But what I mean specifically is whether you can predict for yourself.
Sometimes I can and sometimes I can’t. Not bad odds, I guess. And sometimes I don’t even try. And sometimes I get a feeling and then look for it in the chart and I am getting a feeling that my life this year is going to be like a Chekhov play which is better than my life being like a Beckett play. Vanya not Godot.
With Tarot though… I’m a loss at reading for myself. I can see the basics, maybe, but I can’t interpret. Too much wishful thinking.
But with the chart? Yeah. Sometimes it’s clear to me. And when in doubt? Binge eat. You always get the answers then — especially if it involves popcorn or chocolate or peanut butter. Joking.
Tonight I decided to use the time-honored technique of distraction (from intense emotions) and decided to take a break from my Netflix watching and catch up with some popcorn in the kitchen and that was when I felt it: Uncle Vanya NOT Endgame and not knowing how exactly it will play out but that it will be an interesting year when Pluto enters my 5th House. And Uranus goes direct and heads to my 8th. And Neptune conjuncts my 7th House cusp. See, I have very little action in these houses in my natal but now? They are alive. And Jupiter? Will be in my 10th when it’s Gemini-time.
These are the Other People houses.
So that’s two questions for ya: where are your transits? And can you predict what they will mean?
And thanks everyone for your beautiful comments.
6 thoughts on “Can You Read Your Own Chart?”
i’m pretty good at stringing together keywords for planets/houses/transits
and a lot of times things jump out at me, in real life, that i can reference back to my chart and what’s goin’ on
but as far as being what i would call ‘good’ at it
no, i am not
Can’t read mine at all. That’s why I’ve got YOU!
🙂
🙂
I’m not even sure what to think about mine. I just did the 12th house sleeping thing, but I need to be up. Jupiter is in my 7th house, and it hasn’t done anything good for me so far. Pluto in my 3rd, I’m more depressed, argumentative/defensive, and vocal about it.
Saturn in the 12th = the same. I’ve lost something good about myself – or that part of me is in hiding and coming back out when I feel better (like boundaries, better manners, stability – but hey, let the kicks from others continue, so that they can just say I was a mess, and be done with it – rather than even bothering to listen and understand).

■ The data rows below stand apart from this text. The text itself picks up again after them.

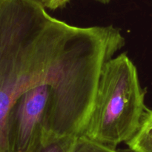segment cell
Wrapping results in <instances>:
<instances>
[{
	"mask_svg": "<svg viewBox=\"0 0 152 152\" xmlns=\"http://www.w3.org/2000/svg\"><path fill=\"white\" fill-rule=\"evenodd\" d=\"M93 1H97V2L102 3V4H108V3H109L111 0H93Z\"/></svg>",
	"mask_w": 152,
	"mask_h": 152,
	"instance_id": "8",
	"label": "cell"
},
{
	"mask_svg": "<svg viewBox=\"0 0 152 152\" xmlns=\"http://www.w3.org/2000/svg\"><path fill=\"white\" fill-rule=\"evenodd\" d=\"M126 144L132 152H152V110L147 109L139 129Z\"/></svg>",
	"mask_w": 152,
	"mask_h": 152,
	"instance_id": "4",
	"label": "cell"
},
{
	"mask_svg": "<svg viewBox=\"0 0 152 152\" xmlns=\"http://www.w3.org/2000/svg\"><path fill=\"white\" fill-rule=\"evenodd\" d=\"M51 94L50 86H38L13 103L6 120L9 152H25L45 129Z\"/></svg>",
	"mask_w": 152,
	"mask_h": 152,
	"instance_id": "2",
	"label": "cell"
},
{
	"mask_svg": "<svg viewBox=\"0 0 152 152\" xmlns=\"http://www.w3.org/2000/svg\"><path fill=\"white\" fill-rule=\"evenodd\" d=\"M45 7L49 10H55L65 7L71 0H41Z\"/></svg>",
	"mask_w": 152,
	"mask_h": 152,
	"instance_id": "6",
	"label": "cell"
},
{
	"mask_svg": "<svg viewBox=\"0 0 152 152\" xmlns=\"http://www.w3.org/2000/svg\"><path fill=\"white\" fill-rule=\"evenodd\" d=\"M77 137H59L43 130L25 152H71Z\"/></svg>",
	"mask_w": 152,
	"mask_h": 152,
	"instance_id": "3",
	"label": "cell"
},
{
	"mask_svg": "<svg viewBox=\"0 0 152 152\" xmlns=\"http://www.w3.org/2000/svg\"><path fill=\"white\" fill-rule=\"evenodd\" d=\"M0 152H9V149L6 145L0 142Z\"/></svg>",
	"mask_w": 152,
	"mask_h": 152,
	"instance_id": "7",
	"label": "cell"
},
{
	"mask_svg": "<svg viewBox=\"0 0 152 152\" xmlns=\"http://www.w3.org/2000/svg\"><path fill=\"white\" fill-rule=\"evenodd\" d=\"M137 67L126 53L114 56L104 65L93 108L83 135L116 148L130 140L148 108Z\"/></svg>",
	"mask_w": 152,
	"mask_h": 152,
	"instance_id": "1",
	"label": "cell"
},
{
	"mask_svg": "<svg viewBox=\"0 0 152 152\" xmlns=\"http://www.w3.org/2000/svg\"><path fill=\"white\" fill-rule=\"evenodd\" d=\"M71 152H119L116 148L93 140L85 135L76 137Z\"/></svg>",
	"mask_w": 152,
	"mask_h": 152,
	"instance_id": "5",
	"label": "cell"
}]
</instances>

When it moves into Gemini, Jupiter will conjoin my Moon, Venus and South Node in the 8th (end of the 7th in equal). Venus is moving into my 3rd, so maybe she’ll lighten things up a bit. Mars in Virgo = 10th and 11th houses. Hopefully, less fighting, more action in a good way. Sun is in my 2nd.
I have the opposite problem, I guess! I fear that someone else would miss the intricacies of my natal – I have 2 t-squares and a yod. If that yod is ignored, interpretation falls apart. I can’t predict well though, I have actually gone back and looked at the worst day of my life, and there are SO many transiting aspects that went exact that day involving Chiron and Neptune and my yod, that I should have known SOMETHING would happen. In hindsight, the chart for that day blows my mind.
I now look at my transits and just go, “Oh, that shall be interesting!” With only very vague ideas. But I think Uranus plays a strong hand in my chart anyway, I’ve had SO many weird surprises, so many changes in my path that I never saw coming! For example, I never would have imagined the job I have now. Sure, Merc-Saturn in 6th does indicate working in communications, but never would I have imagined I’d be transcribing!
I can stare at my chart for ages and not get a thing, but in a similar vein, it’s when I’m doing something else that flashes of inspiration come and it all goes click click click and becomes clear. Merc/Uranus 🙂
Next six months will probably be a bit like Happy Days – not Fonzie, but me up to my neck in sand. Mars in the 12th, currently applying to Pluto which will kick off just about everything in my chart. Saturn is also squaring my Sun Mercury and Nodes.